When the time finally came for her to get her stitches, and she once again gave in to tears, the nurses coaxed her back into a calm place, joking, asking about her friends, her cat, and her dog, distracting and cheering her. And each time she started sinking back into panic, they pulled her back up again.
It must be such hard work, being that nice all the time. Even I, Ms Positivity, was exhausted by having to remain upbeat and entertaining, and it was my own daughter I was trying to cheer.
When I was in labour with my firstborn, there was a midwife who attended me, keeping me calm, reassuring me. Her shift ended well before I gave birth, but she promised that she would stay with me until the end, which she did, offering me the comfort and confidence to birth my son. I will never forget her kindness, yet I can't recall her name, or even her face. Just the fact that she made me feel safe, giving up her own time for a complete stranger.
When the stitches were finally done, and we settled in back at home over our pizza, my son asked my daughter how it had felt. Did stitches hurt? She replied that she'd been very dizzy, because of the laughing gas they'd given her, and so didn't remember much. But she did recall that there was someone with her, stroking her head and telling her "It's OK".

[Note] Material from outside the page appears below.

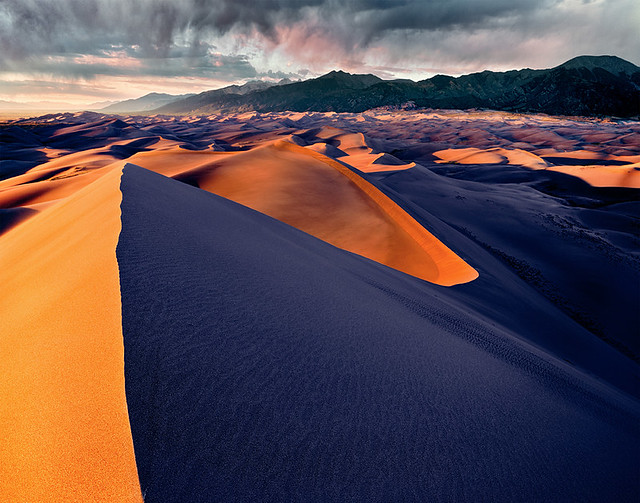 Great Sand Dunes NP - 4x5 Velvia 50 drum scan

"Who was that lady?", my daughter asked me, a puzzled look on her face. She was a nurse, I replied. Yet once again, I couldn't give her a name, or tell her any more about this kind woman who had briefly stepped into her life, staying beside her until she was no longer frightened, then moving on, to the next complete stranger who needed help. An ordinary day at work for her, but one that had made such a huge difference to a frightened little girl.